▸ TEXT UNDER STUDY
******

Here in Alberta, you’ve got provisions for public hearings and minimum distance separations. You’ve got regulations governing the location and construction of manure storage facilities, regulations on surface water control, fly and dust control, manure application, and record keeping. And yet, despite the mounting regulatory burden, the controversy never seems to go away.
 
I think there’s a better way to approach this whole area. It’s not new – in fact, it’s about 800 years old. It’s simple and flexible. It’s geared to individual situations rather than generalities. It focuses on ends rather than means. It relies not on governments regulating farms, but on individuals exercising their property rights.
Of course, property rights mean different things to different people. Some of you may know Danielle Smith. She’s heading up a new Alberta Property Rights Initiative. She’s also the host of a new radio program called Standing Ground, which gave a very nice plug for this conference last week. Danielle has a very simple explanation of property rights: “If you own something, you should be allowed to keep it. And if it is taken from you by government or by some … private interest, or [if] it’s devalued in some way, then you’re entitled to fair compensation for it.”

******

▸ MATERIAL PROVIDED
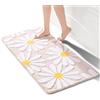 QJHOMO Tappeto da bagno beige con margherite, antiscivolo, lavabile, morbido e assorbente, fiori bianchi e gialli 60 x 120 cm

******

▸ EXERCISE PROMPT
Pick up the passage on Alberta farm regulation and property rights at its last sentence and carry it forward.

▸ ANSWER TO THIS TASK
I like that – it’s simple and straightforward, and it makes common sense. If you own something, you should be allowed to keep it. But traditionally, there is more to property than the right to keep it. Under the common law, you have a right to both use and enjoy your property. But there’s an important limit to this right. In using your property, you have a responsibility not to interfere with your neighbours’ rights to use and enjoy their property.
It’s very easy to sum up traditional common-law property rights. In fact, I can do it in one sentence: “Use your own property so as not to harm another’s.” If I were using PowerPoint this evening, I’d have that phrase up on the screen during my entire talk. It is the most important thing to remember about common-law property rights.
The notion that you must use your own property so as not to harm another’s has always infused the common law, both in England and in Canada. The principle dates back at least as far as the 13th century, and is still cited by courts today.
 
What matters to us tonight is that, for hundreds of years, this was the principle that governed the resolution of disputes about agriculture. In 1611, an English court relied on the principle in a decision about the erection of a pigsty that corrupted the air. In 1703, another English court noted that a man must not lay his dung so high as to damage his neighbour.
 
One of my favourite statements of the principle comes from an 1885 case. In fact, there’s an Alberta connection here. In 1928, the statement was cited by Canada’s Supreme Court in a decision concerning Edmonton:
Prima facie no man has a right to use his own land in such a way as to be a nuisance to his neighbour … and whether the nuisance is effected by sending filth on to his neighbour’s land, or by putting poisonous matter on his own land and allowing it to escape on his neighbour’s land, or whether the nuisance is effected by poisoning the air which his neighbour breathes, or the water which he drinks, appears to me wholly immaterial. If a man chooses to put filth on his own land he must take care not to let it escape on to his neighbour’s land.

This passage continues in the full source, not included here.